LE DEVOIR ENVERS L'AVENIR :
des Irakiens libres préparent l'Irak de demain

Mahmoud Thamer
médecin et expert en santé publique,
a enseigné la médecine en Irak et aux États-Unis
 
campagne antipolio
campagne antipolioLe 23 février 2003, l'UNICEF et les services irakiens ont lancé une campagne de 5 jours contre la polio, l'objectif étant de vacciner 250 000 enfants. Les experts irakiens libres estiment que l'évaluation et la satisfaction des besoins de santé publique en Irak méritent une attention prioritaire. (AP/WWP)
« Je pense que l'éducation et la recherche en matière de santé publique (avec un accent sur la gestion des problèmes de santé endémiques en Irak tels que la bilharziose, la tuberculose et la santé maternelle et infantile, notamment les vaccinations) devraient probablement être renforcées. »

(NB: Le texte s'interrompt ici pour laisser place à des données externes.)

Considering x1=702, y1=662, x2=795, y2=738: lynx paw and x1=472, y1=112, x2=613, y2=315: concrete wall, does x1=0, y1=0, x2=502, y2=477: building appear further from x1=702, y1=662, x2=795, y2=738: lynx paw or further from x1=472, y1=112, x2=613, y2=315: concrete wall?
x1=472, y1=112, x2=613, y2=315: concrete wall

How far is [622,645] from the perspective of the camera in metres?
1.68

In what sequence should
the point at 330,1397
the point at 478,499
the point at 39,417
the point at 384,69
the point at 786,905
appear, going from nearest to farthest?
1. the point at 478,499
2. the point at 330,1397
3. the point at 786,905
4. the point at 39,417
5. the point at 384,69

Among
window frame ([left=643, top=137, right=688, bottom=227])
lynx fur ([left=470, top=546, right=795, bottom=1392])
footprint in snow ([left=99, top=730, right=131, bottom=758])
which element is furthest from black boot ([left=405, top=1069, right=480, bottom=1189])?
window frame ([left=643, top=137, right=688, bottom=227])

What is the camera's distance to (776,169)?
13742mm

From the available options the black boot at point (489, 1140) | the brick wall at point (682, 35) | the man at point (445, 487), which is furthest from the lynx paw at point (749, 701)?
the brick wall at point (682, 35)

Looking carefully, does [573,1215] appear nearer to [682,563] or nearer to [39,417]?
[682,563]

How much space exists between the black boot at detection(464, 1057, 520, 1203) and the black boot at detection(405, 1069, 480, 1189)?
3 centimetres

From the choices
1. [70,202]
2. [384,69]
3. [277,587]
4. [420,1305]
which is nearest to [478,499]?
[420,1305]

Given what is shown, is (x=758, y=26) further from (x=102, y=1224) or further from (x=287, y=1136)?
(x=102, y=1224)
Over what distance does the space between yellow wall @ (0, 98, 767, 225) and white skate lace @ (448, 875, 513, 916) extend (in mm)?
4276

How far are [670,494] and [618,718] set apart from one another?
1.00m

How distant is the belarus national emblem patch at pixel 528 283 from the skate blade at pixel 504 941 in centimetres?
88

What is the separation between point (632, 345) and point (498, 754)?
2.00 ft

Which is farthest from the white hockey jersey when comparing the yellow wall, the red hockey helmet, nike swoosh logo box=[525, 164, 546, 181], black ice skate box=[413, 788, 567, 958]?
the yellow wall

Je suis né en Irak, j'ai obtenu mon diplôme de médecine aux États-Unis et j'ai enseigné la médecine pendant neuf ans à l'université de Bagdad. Après les problèmes qui ont marqué la montée du parti Baas, j'ai dû quitter le pays, mais j'ai toujours des amis et de la famille à Bagdad.

Je me suis rendu périodiquement en Irak jusqu'aux environs de 1979. Il y avait à l'époque une relative ouverture à l'égard des personnes qui n'étaient pas membres du parti. J'étais donc invité à donner des conférences et j'ai participé à divers congrès professionnels. Depuis que Saddam est aux commandes de l'exécutif, j'ai été invité à plusieurs reprises mais j'ai préféré m'abstenir.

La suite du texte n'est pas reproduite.